▶ **Exercise directions**
Return the entries verbatim and drop every picture.
=== Section Start ===
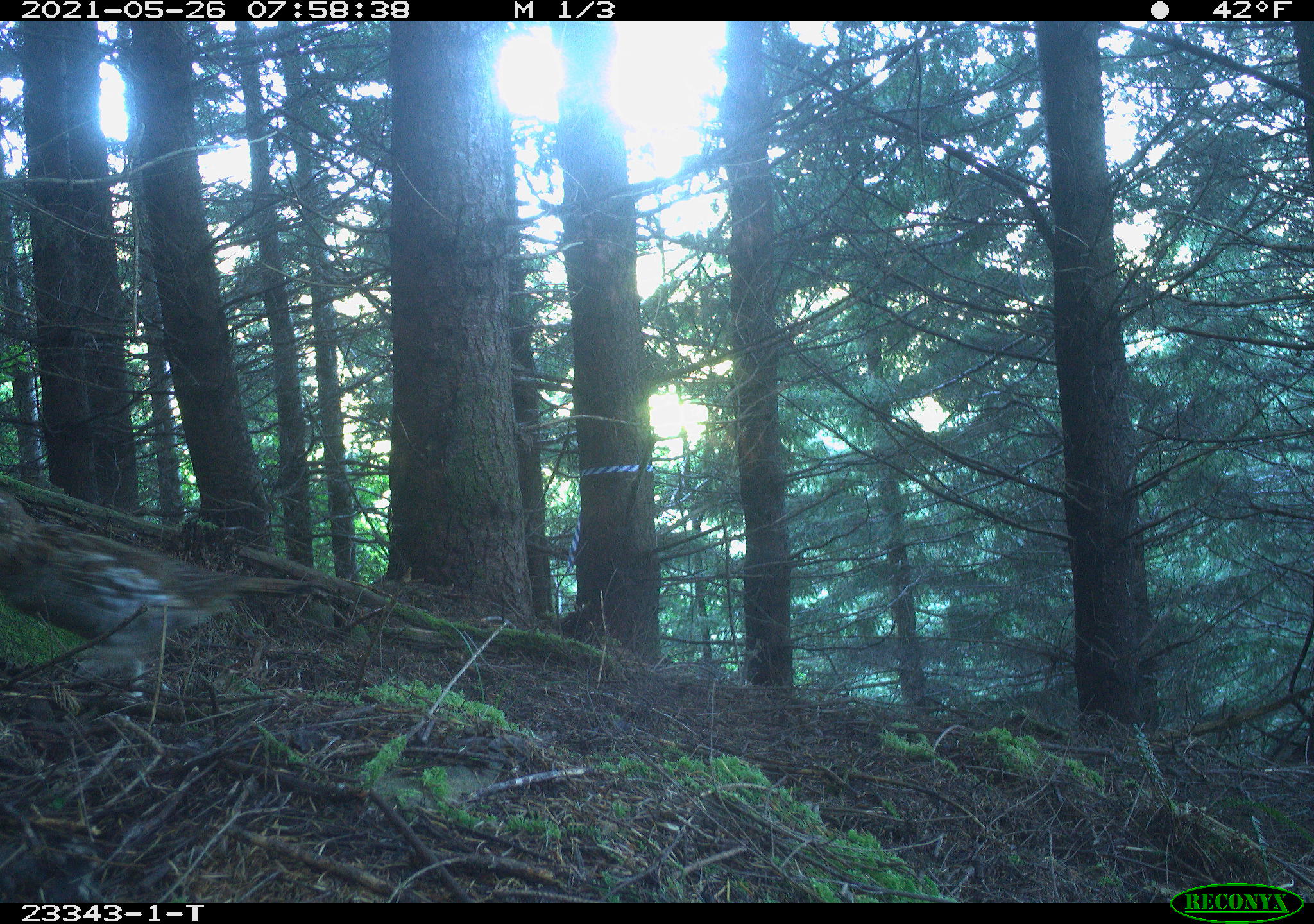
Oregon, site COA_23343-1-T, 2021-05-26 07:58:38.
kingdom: Animalia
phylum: Chordata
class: Aves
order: Galliformes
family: Phasianidae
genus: Bonasa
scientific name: Bonasa umbellus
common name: ruffed grouse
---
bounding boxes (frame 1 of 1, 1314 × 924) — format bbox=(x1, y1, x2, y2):
ruffed grouse: bbox=(1, 485, 325, 687)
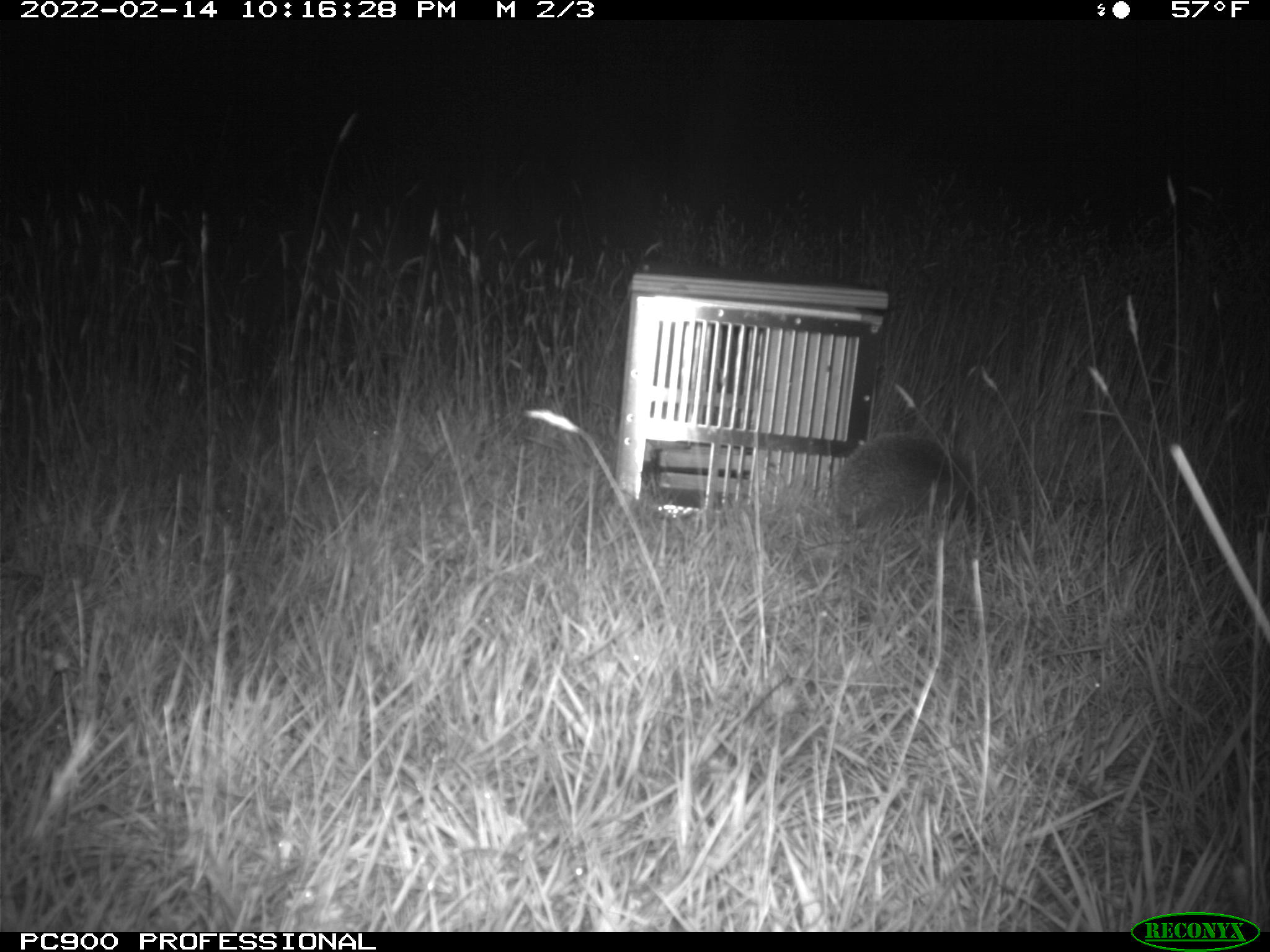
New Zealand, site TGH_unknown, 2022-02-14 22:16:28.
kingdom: Animalia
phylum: Chordata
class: Mammalia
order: Eulipotyphla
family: Erinaceidae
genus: Erinaceus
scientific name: Erinaceus europaeus europaeus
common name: european hedgehog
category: hedgehog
=== Section End ===
▶ **Task solution**
Oregon, site COA_23343-1-T, 2021-05-26 07:58:38.
kingdom: Animalia
phylum: Chordata
class: Aves
order: Galliformes
family: Phasianidae
genus: Bonasa
scientific name: Bonasa umbellus
common name: ruffed grouse
---
bounding boxes (frame 1 of 1, 1314 × 924) — format bbox=(x1, y1, x2, y2):
ruffed grouse: bbox=(1, 485, 325, 687)
New Zealand, site TGH_unknown, 2022-02-14 22:16:28.
kingdom: Animalia
phylum: Chordata
class: Mammalia
order: Eulipotyphla
family: Erinaceidae
genus: Erinaceus
scientific name: Erinaceus europaeus europaeus
common name: european hedgehog
category: hedgehog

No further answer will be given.